Inglaterra y su preocupación por Rice ante el duelo con Haaland
La cuenta atrás hacia el sábado se le está haciendo eterna a Inglaterra. No solo por lo que se juega en el Miami Stadium ante una Noruega lanzada, sino por una preocupación que se ha colado en el corazón de la concentración: el estado físico de Declan Rice.
El centrocampista, pieza central en el equilibrio del equipo, se ha perdido su segunda sesión consecutiva de entrenamiento por un virus estomacal, según se ha filtrado desde la concentración inglesa. El problema no llega solo: la enfermedad se suma a una dolencia neural previa en el isquiotibial y la zona lumbar que ya venía arrastrando el jugador de 27 años. Un cóctel inquietante a tres días de un cuarto de final de Copa del Mundo.
El cuerpo médico de los Three Lions se ha activado a toda velocidad. El objetivo es claro: contener el foco, aislar al futbolista y evitar que el vestuario entero caiga presa de un brote que arruine la racha de siete partidos sin perder con la que aterriza el equipo en Miami. La tensión se palpa en cada pasillo del hotel.
Thomas Tuchel, mientras tanto, mira el parte médico con la ceja levantada. No solo por Rice. También debe medir cada paso con Marc Guehi, que sigue entre algodones por un problema en los isquiotibiales. La línea defensiva, ya tocada por la sanción de Jarell Quansah tras su tarjeta roja, no admite más sobresaltos.
La buena noticia para el técnico llega por el costado derecho: Reece James ha vuelto a entrenarse al cien por cien y se perfila como parche inmediato en la zaga. Un regreso clave cuando delante aparece la figura que condiciona todo el plan: Erling Haaland, siete goles en el torneo y un nivel de agresividad ofensiva que obliga a Inglaterra a no pestañear ni un segundo.
Noruega también tose, pero se blinda ante el ruido
El virus no entiende de camisetas. Los rumores de un brote también han pasado, aunque de forma más ligera, por la base de entrenamientos de Noruega en Estados Unidos. El propio capitán, Martin Odegaard, reconoció que varios compañeros se habían encontrado mal por los bruscos cambios de temperatura y el uso constante del aire acondicionado.
“Ha sido un poco. Cuando cambias de temperatura y aire acondicionado y todo eso, es normal. No es nada grave, para ser sincero. Hemos tenido a algunas personas un poco enfermas, pero nada serio y deberíamos estar bien para el sábado”, explicó el centrocampista de Arsenal.
La admisión del capitán encendió algunas alarmas mediáticas. Stale Solbakken reaccionó de inmediato.

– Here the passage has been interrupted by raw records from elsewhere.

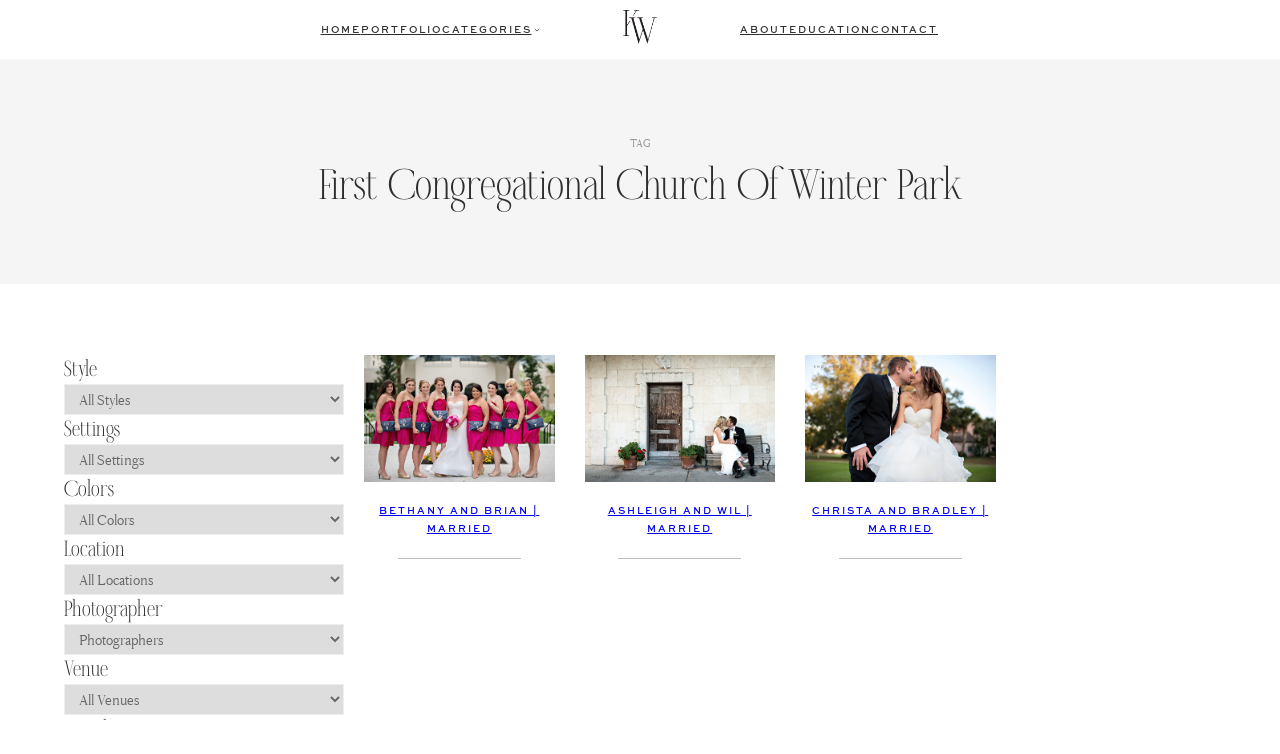

--- FILE ---
content_type: text/css
request_url: https://kristenweaverblog.com/wp-content/plugins/celebrate-core-features/assets/css/blocks/minified/cover.min.css?ver=2.7.2
body_size: 1053
content:
.wp-block-cover{margin:0;margin-block-end:0!important;margin-block-start:0!important;width:100%}.image-scale-control{background:#fff;border:1px solid #949494!important;border-radius:2px;display:flex;min-height:36px;min-width:0;padding:2px;position:relative;transition:transform .1s linear 0s;width:100%}.wp-block-cover-image.has-custom-content-position.has-custom-content-position .wp-block-cover__inner-container,.wp-block-cover.has-custom-content-position.has-custom-content-position .wp-block-cover__inner-container{margin:inherit;width:inherit}.wp-block-cover,.wp-block-cover-image{overflow:unset!important}.celebrate-block-custom-margin .wp-block-cover{overflow:visible}.cover-block-disable-colors .wp-block-cover__placeholder-background-options{display:none}.wp-block-cover-image.is-light .wp-block-cover__inner-container,.wp-block-cover.is-light .wp-block-cover__inner-container{color:var(--wp--preset--color--contrast)}.wp-block-cover,.wp-block-cover-image{padding:0}
/*# sourceMappingURL=[data-uri] */

--- FILE ---
content_type: text/css
request_url: https://kristenweaverblog.com/wp-content/plugins/celebrate-core-features/assets/css/blocks/minified/paragraph.min.css?ver=2.7.2
body_size: 277
content:
.single-post .entry-content .wp-block-paragraph+.wp-block-paragraph,.single-post .entry-content .wp-block-paragraph+figure.wp-block-image,.single-post .entry-content figure.wp-block-image+.wp-block-paragraph,.wp-block-group:not(.is-layout-flex):not(.is-vertical)>.wp-block-heading+.wp-block-paragraph,.wp-block-group:not(.is-layout-flex):not(.is-vertical)>.wp-block-paragraph+.wp-block-paragraph{margin-top:1em}@media (max-width:767px){.wp-block-paragraph{margin-left:auto;margin-right:auto;max-width:96%}}
/*# sourceMappingURL=[data-uri] */

--- FILE ---
content_type: image/svg+xml
request_url: https://kristenweaverblog.com/wp-content/uploads/2024/04/menu-icon.svg
body_size: -292
content:
<svg xmlns="http://www.w3.org/2000/svg" viewBox="0 0 512 512">
  <path d="M80 304h352v16H80zM80 248h352v16H80zM80 192h352v16H80" fill="rgba(50,48,45,1)"></path>
</svg>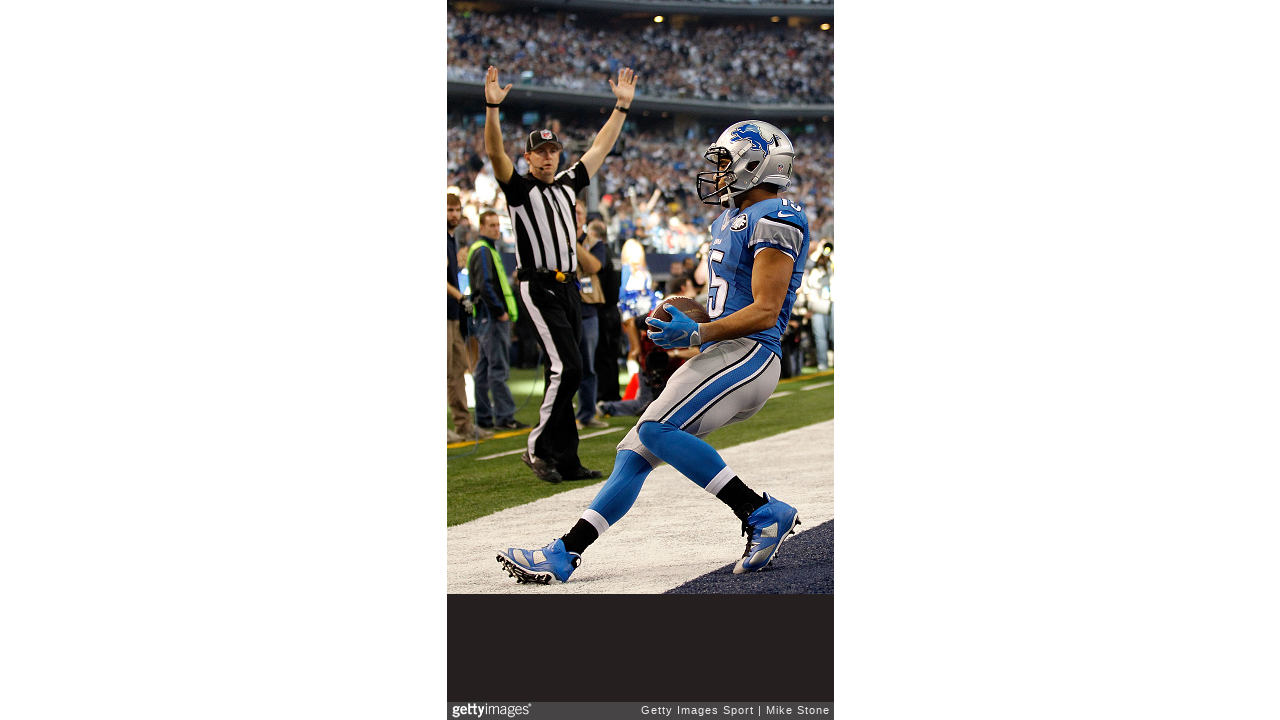

--- FILE ---
content_type: text/html; charset=UTF-8
request_url: https://embed.gettyimages.com/embed/461024514?et=OJ8sNLRkTE1wYcHYWy3R9g&socialOnLoad=off&sig=8HY2Voai6gKkhOUXgdmZZ7WurTcanBQELijo_piJxZQ=
body_size: 7206
content:



<!DOCTYPE html>
<html>
  <head>
    <base target="_parent" />
    <title>Wild Card Playoffs - Detroit Lions v Dallas Cowboys [Getty Images]</title>
    <meta http-equiv="X-UA-Compatible" content="IE=edge,chrome=1" />
    <meta name="robots" content="noindex, follow" />
    <meta name="viewport" content="width=device-width, initial-scale=1.0" />
    <!--[if lt IE 10]>
    <script src="//html5shiv.googlecode.com/svn/trunk/html5.js"></script>
    <![endif]-->
    <meta name="twitter:card" content="photo" />
    <meta name="twitter:site" content="@GettyImages" />
    <meta name="twitter:title" content="461024514 / Mike Stone / Getty Images Sport" />
    <meta property="og:description" content="Mike Stone / Getty Images Sport" />
    <meta property="og:image" content="https://embed-cdn.gettyimages.com/photos/golden-tate-of-the-detroit-lions-scores-a-touchdown-against-the-picture-id461024514?k=6&amp;m=461024514&amp;s=594x594&amp;w=0&amp;h=yxP2D4BW6kc0YNsSrTYZhtrkQrF8uKQUAPzHmXXMQKI=&amp;Expires=1768784400&amp;Key-Pair-Id=APKAIJLYLGZE3LWJLKRA&amp;Signature=QObNkqQw-l0ZeQojGxoJW0rwJ1o6H6G7hS3fmbK2skYlc~s~X1eXDgbdppPbjDL3-CqHnLczVeTiUKYQOL-o4H0IGd6w-ZyvI9zi2IXXamHzAUB3w8YkeWwsrZgMZFmMDG7ViD4A5eCokGcnx2Re2U2fMyrDMA-c6n~CQ0oeSq6w5p~GLVsbWw4CjGM2QOA5TYhBcbKXqsXXhKMZm5pRj30d9R2DMkkpJSVtQpfZBsp4EgrAl-184MtVy9Bt5gyUCkpl1kny3aDxZQ~rgdRrInAERZ14oFnUu03sWAzrCYbhuSft~U56~EM~L02vCnS5OqE9sPogjVM3onlV-RW8X3pu38PgJacuOYbcTQ2WlGP-Gq6VmG2pTa3RL2jvg46NMWE7hh3PtE9RynZ7u2ZhIsxDuP2pwR1xHizC1AaxXVhv-zO7u~DJZx9E6LcgY~BiajZc5kOWmUu0m7simsZM8d1Wqf5VXNt9Ni3h9Nl7p0YW4yBu02InfJ1r~z0P2sw5gUPR81M0R~iDLQg1qTKcpBzGGmH1Obt7lDrAaGK17E2uzpCNh0zhA32fodLJvb67x~eO10G4hTNAbbJvaqA2u7eB3EfwrHAnR-yLXhqegjy8CmBfPdCwxX4KwHWKKXl~JJTijmFWP~MDimPtF280YuWosjrZBSAXDDEn8Ro-plI_" />
    <meta property="og:url" content="http://www.gettyimages.com/detail/461024514" />
    <meta property="og:site_name" content="Getty Images" />
    <meta name="getty:adp" content="http://www.gettyimages.com/detail/461024514" />

    

    <script src="//ajax.googleapis.com/ajax/libs/jquery/1.10.2/jquery.min.js"></script>
    
  </head>

  <body class="embed">

  <link rel="stylesheet" type="text/css" href="//embed-cdn.gettyimages.com/css/2977517/style.css" />

<div id="fb-root"></div>
<section id="body-wrapper"  data-frame-width="387" data-frame-height="594">
  
  
  

  <div id="embed-body" data-spectrum-base-url="//spectrum.gettyimages.com/v3/signals" data-asset-ids="" style="max-width:387px;">
    
    
      
    <div id="slide-0" class="slide active" data-asset-id="461024514"
                                                                                       data-collection-id="57" data-asset-product-type="Sport" data-content-type="still image">
      <main class="solo">
        <figure>
          
            
              <ul class="reblog solo">
  
  <li id="li-fb" class="li-button">
    <div class="icon-button icon-fb" title="Share on Facebook"  onclick="return Embed.Social().facebook('http://www.gettyimages.com/consumer/share/assets/461024514');" ></div>
  </li>
  
  <li id="li-twitter" class="li-button">
    <a class="icon-button icon-twitter" title="Share on Twitter"  onclick="return Embed.Social().twitter('http://www.gettyimages.com/consumer/share/assets/461024514', 'Wild Card Playoffs - Detroit Lions v Dallas Cowboys');" ></a>
  </li>
  <li id="li-pinterest" class="li-button">
    <a class="icon-button icon-pinterest" title="Share on Pinterest"  onclick="return Embed.Social().pinterest('\/\/www.pinterest.com\/pin\/create\/button?url=http%3A%2F%2Fwww.gettyimages.com%2Fdetail%2F461024514%3Fet%3DOJ8sNLRkTE1wYcHYWy3R9g%26share%3Dembed_Pinterest\x26media=http%3A%2F%2Fmedia.gettyimages.com%2Fphotos%2Fgolden-tate-of-the-detroit-lions-scores-a-touchdown-against-the-picture-id461024514\x26description=Golden Tate #15 of the Detroit Lions scores a touchdown against the Dallas Cowboys during the first half of their NFC Wild Card Playoff game at AT\x26T Stadium on January 4, 2015 in Arlington, Texas.  (Photo by Mike Stone\/Getty Images)');" ></a>
  </li>
  
    <li id="li-photos-com" class="li-button">
      <a class="icon-button icon-photos-com" title="Buy this on Photos.com"  onclick="return Embed.Social().photoscom('http:\/\/www.photos.com\/photo\/461024514');" ></a>
    </li>
  
</ul>

            

            

            
                <aside class="assetcomp-overlay" onclick="if (!Embed.MediaQuery().mobile() &&  true ) { window.open('http:\/\/www.gettyimages.com\/detail\/461024514?et=OJ8sNLRkTE1wYcHYWy3R9g', '_blank'); Embed.ClickHandler().click('ADP'); return false; }" data-url='http://www.gettyimages.com/detail/461024514?et=OJ8sNLRkTE1wYcHYWy3R9g'></aside>
                <a href="http://www.gettyimages.com/detail/461024514?et=OJ8sNLRkTE1wYcHYWy3R9g" target="_blank" class="assetcomp-link">
                  <img class="assetcomp" id="assetcomp-0" alt="ARLINGTON, TX - JANUARY 04:  Golden Tate #15 of the Detroit Lions scores a touchdown against the Dallas Cowboys during the first half of their NFC Wild Card Playoff game at AT&amp;T Stadium on January 4, 2015 in Arlington, Texas.  (Photo by Mike Stone/Getty Images)" src="https://embed-cdn.gettyimages.com/photos/golden-tate-of-the-detroit-lions-scores-a-touchdown-against-the-picture-id461024514?k=6&amp;m=461024514&amp;s=594x594&amp;w=0&amp;h=yxP2D4BW6kc0YNsSrTYZhtrkQrF8uKQUAPzHmXXMQKI=&amp;Expires=1768784400&amp;Key-Pair-Id=APKAIJLYLGZE3LWJLKRA&amp;Signature=QObNkqQw-l0ZeQojGxoJW0rwJ1o6H6G7hS3fmbK2skYlc~s~X1eXDgbdppPbjDL3-CqHnLczVeTiUKYQOL-o4H0IGd6w-ZyvI9zi2IXXamHzAUB3w8YkeWwsrZgMZFmMDG7ViD4A5eCokGcnx2Re2U2fMyrDMA-c6n~CQ0oeSq6w5p~GLVsbWw4CjGM2QOA5TYhBcbKXqsXXhKMZm5pRj30d9R2DMkkpJSVtQpfZBsp4EgrAl-184MtVy9Bt5gyUCkpl1kny3aDxZQ~rgdRrInAERZ14oFnUu03sWAzrCYbhuSft~U56~EM~L02vCnS5OqE9sPogjVM3onlV-RW8X3pu38PgJacuOYbcTQ2WlGP-Gq6VmG2pTa3RL2jvg46NMWE7hh3PtE9RynZ7u2ZhIsxDuP2pwR1xHizC1AaxXVhv-zO7u~DJZx9E6LcgY~BiajZc5kOWmUu0m7simsZM8d1Wqf5VXNt9Ni3h9Nl7p0YW4yBu02InfJ1r~z0P2sw5gUPR81M0R~iDLQg1qTKcpBzGGmH1Obt7lDrAaGK17E2uzpCNh0zhA32fodLJvb67x~eO10G4hTNAbbJvaqA2u7eB3EfwrHAnR-yLXhqegjy8CmBfPdCwxX4KwHWKKXl~JJTijmFWP~MDimPtF280YuWosjrZBSAXDDEn8Ro-plI_" />
                </a>
            
          
        </figure>
        <div class="image-footer">
          <div class="logo-container">
            <img src='//embed-cdn.gettyimages.com/images/2977517/gi-logo.png' width="82" height="15" class="gi-icon" alt="Getty Images" />
          </div>
          <div class="meta">
            <p class="footer-text">
              <span class="collection" title="Getty Images Sport" data-field="collection">Getty Images Sport</span>
              <span class="photographer" title="Mike Stone" data-field="photographer">Mike Stone</span>
            </p>
          </div>
        </div>
      </main>
      
    </div>
    
  </section>

<menu id="radial-menu">
  <ul>
    <li id="radial-item-share" class="radial-item" onclick="return Embed.SocialMenu().show();"></li>
  </ul>
</menu>

<script type="text/javascript">
  $(document).ready(function() { Embed.version = "1"; });
</script>
<script type="text/javascript" src="//embed-cdn.gettyimages.com/js/2977517/embed-bundle.js"></script>
<script type="text/javascript">
  $(document).ready(function () {
    Embed.Bootstrapper().init();
  });
</script>


  </body>
</html>

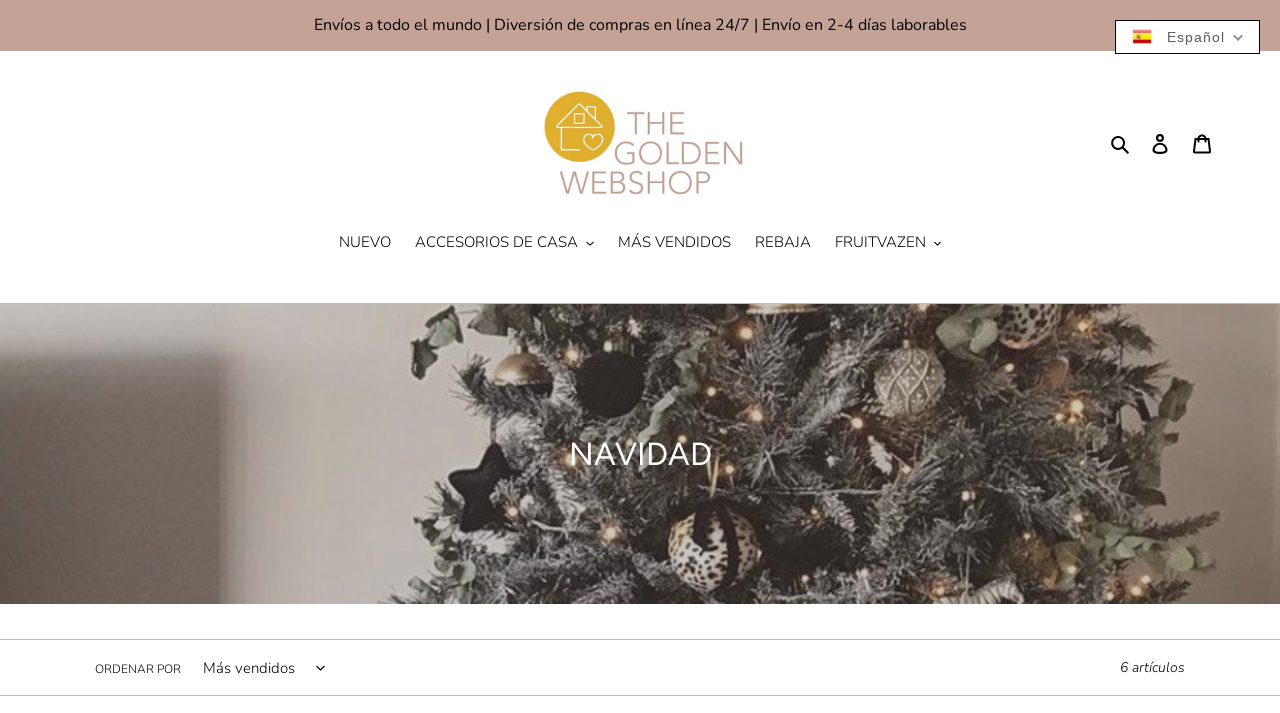

--- FILE ---
content_type: application/javascript; charset=utf-8
request_url: https://recommendations.loopclub.io/v2/storefront/template/?theme_id=135830765792&page=thegoldenwebshop.com%2Fes%2Fcollections%2Fkerst&r_type=collection&r_id=279035052210&page_type=collection&currency=EUR&shop=the-golden-webshop.myshopify.com&theme_store_id=796&locale=es&screen=desktop&qs=%7B%22page%22%3A%222%22%7D&collection=kerst&cbt=true&cbs=true&callback=jsonp_callback_6494
body_size: 171
content:
jsonp_callback_6494({"visit_id":"1768919878-8aa58792-e874-46e0-95bd-9ed6008c2308","widgets":[],"product":{},"shop":{"id":20438,"domain":"thegoldenwebshop.com","name":"the-golden-webshop.myshopify.com","currency":"EUR","currency_format":"€{{amount_with_comma_separator}}","css":"","show_compare_at":true,"enabled_presentment_currencies":["EUR"],"extra":{},"product_reviews_app":null,"swatch_app":null,"js":"","translations":{},"analytics_enabled":[],"pixel_enabled":false},"theme":{"css":""},"user_id":"1768919878-c8521bf9-2a65-4477-97a4-4067f0bcd01c"});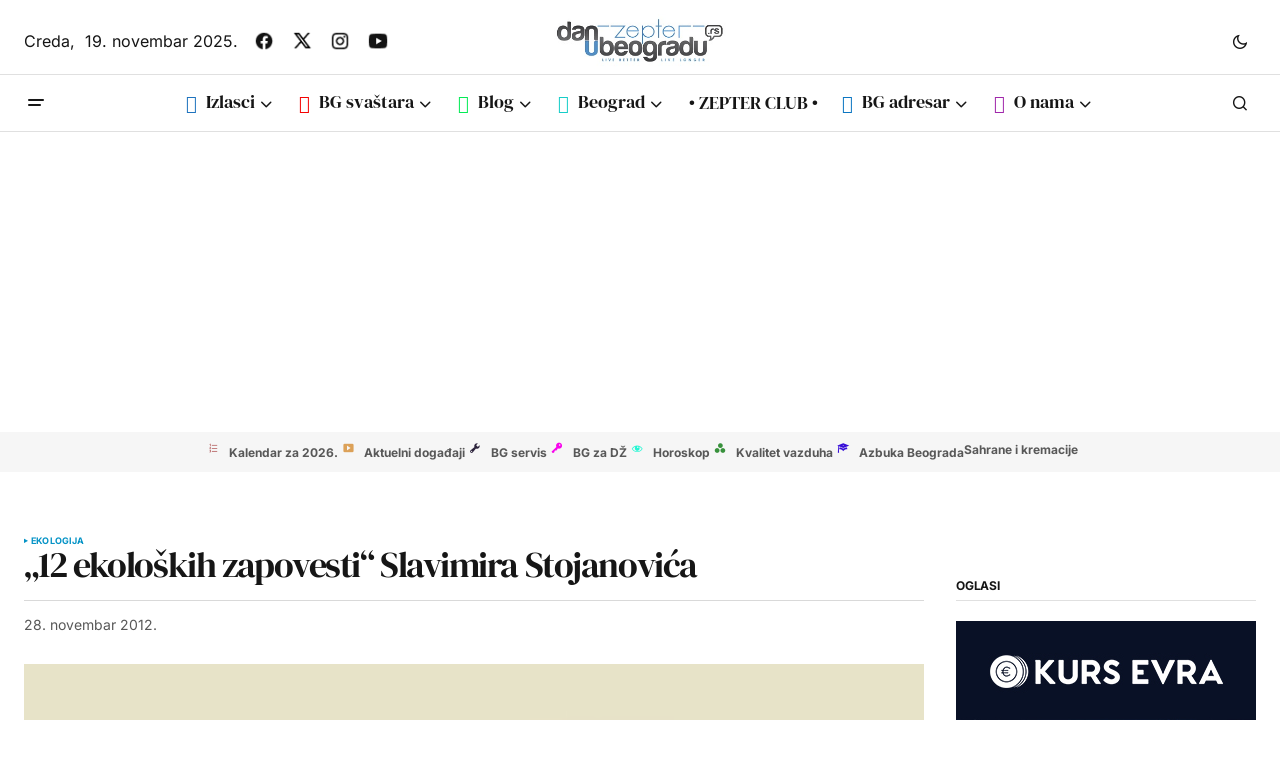

--- FILE ---
content_type: text/html; charset=utf-8
request_url: https://www.google.com/recaptcha/api2/aframe
body_size: 267
content:
<!DOCTYPE HTML><html><head><meta http-equiv="content-type" content="text/html; charset=UTF-8"></head><body><script nonce="CcItN536PdRiPKjTvhNRNQ">/** Anti-fraud and anti-abuse applications only. See google.com/recaptcha */ try{var clients={'sodar':'https://pagead2.googlesyndication.com/pagead/sodar?'};window.addEventListener("message",function(a){try{if(a.source===window.parent){var b=JSON.parse(a.data);var c=clients[b['id']];if(c){var d=document.createElement('img');d.src=c+b['params']+'&rc='+(localStorage.getItem("rc::a")?sessionStorage.getItem("rc::b"):"");window.document.body.appendChild(d);sessionStorage.setItem("rc::e",parseInt(sessionStorage.getItem("rc::e")||0)+1);localStorage.setItem("rc::h",'1763590351381');}}}catch(b){}});window.parent.postMessage("_grecaptcha_ready", "*");}catch(b){}</script></body></html>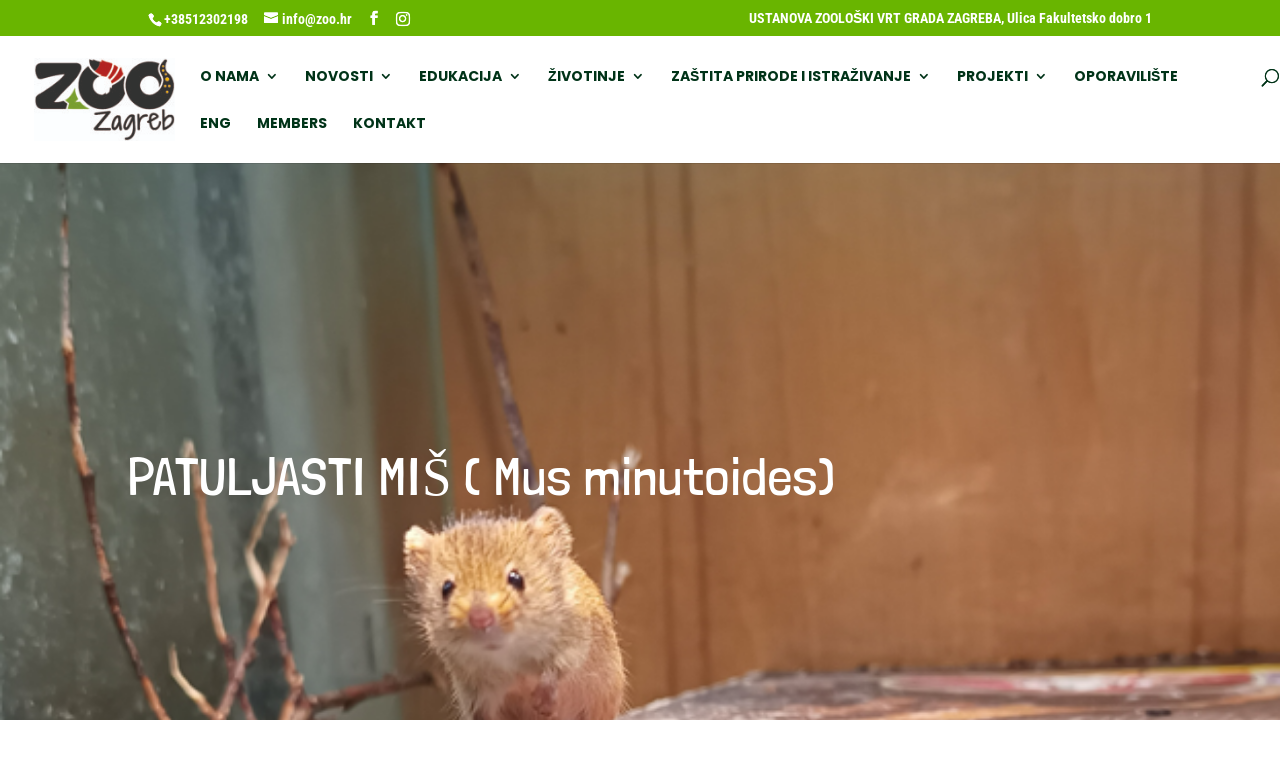

--- FILE ---
content_type: text/css
request_url: https://zoo.hr/wp-content/et-cache/254943/et-core-unified-deferred-254943.min.css?ver=1766143292
body_size: -1161
content:
.et_pb_fullwidth_header_0.et_pb_fullwidth_header .header-content h1,.et_pb_fullwidth_header_0.et_pb_fullwidth_header .header-content h2.et_pb_module_header,.et_pb_fullwidth_header_0.et_pb_fullwidth_header .header-content h3.et_pb_module_header,.et_pb_fullwidth_header_0.et_pb_fullwidth_header .header-content h4.et_pb_module_header,.et_pb_fullwidth_header_0.et_pb_fullwidth_header .header-content h5.et_pb_module_header,.et_pb_fullwidth_header_0.et_pb_fullwidth_header .header-content h6.et_pb_module_header{font-family:'Londrina Solid',display;font-weight:300;font-size:53px}.et_pb_fullwidth_header.et_pb_fullwidth_header_0{background-position:center top;background-image:url(https://zoo.hr/wp-content/uploads/2022/06/mis-patuljasti.png)}.et_pb_fullwidth_header_0{height:1000px;min-height:655px;padding-top:277px;padding-bottom:46px}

El seleccionador, de 58 años, se plantó ante los micrófonos para cortar de raíz cualquier sensación de crisis sanitaria en su vestuario. Su mensaje fue tajante: lo de una supuesta plaga entre los jugadores, dijo, es solo un rumor.
Solbakken aclaró que el único “Odegaard” realmente enfermo es el tío de Martin, fisioterapeuta del equipo, y no el propio capitán. Y remató con un parte de tranquilidad: todos los futbolistas están en perfectas condiciones, sin rastro de enfermedad en la plantilla, con apenas uno o dos casos leves entre el personal técnico. “En este momento, estamos todos listos para salir”, subrayó.
Un cuarto de final marcado por la salud… y por Haaland
El escenario no podía ser más claro ni más cruel: un cuarto de final de Copa del Mundo, un Miami Stadium encendido, una racha inglesa que invita al optimismo y, al mismo tiempo, una nube de incertidumbre sobre la disponibilidad de una de sus piezas clave en la medular.
Sin Rice al cien por cien, Inglaterra pierde músculo, orden y salida limpia de balón. Con Haaland enfrente, cualquier pérdida en la zona ancha puede convertirse en una sentencia inmediata. La defensa inglesa, reforzada por el regreso de Reece James pero condicionada por la baja de Quansah y el estado de Guehi, tendrá que lidiar con un delantero que vive el torneo en estado salvaje.
En la otra orilla, Noruega se presenta con un discurso de normalidad, blindando el vestuario ante cualquier ruido externo sobre virus o bajas. Con Odegaard manejando los tiempos y Haaland rematando cada mínima grieta, el equipo de Solbakken se ve listo para morder.
Entre partes médicos, mascarillas puntuales y entrenamientos vigilados al detalle, el duelo se ha convertido en algo más que un choque táctico o físico. Es también una prueba de resistencia, de gestión de nervios, de quién llega más entero a la noche decisiva en Miami.
La pregunta ya no es solo quién juega mejor. Es quién aguanta más. Y en un Mundial, eso suele marcar la diferencia entre volver a casa o seguir soñando.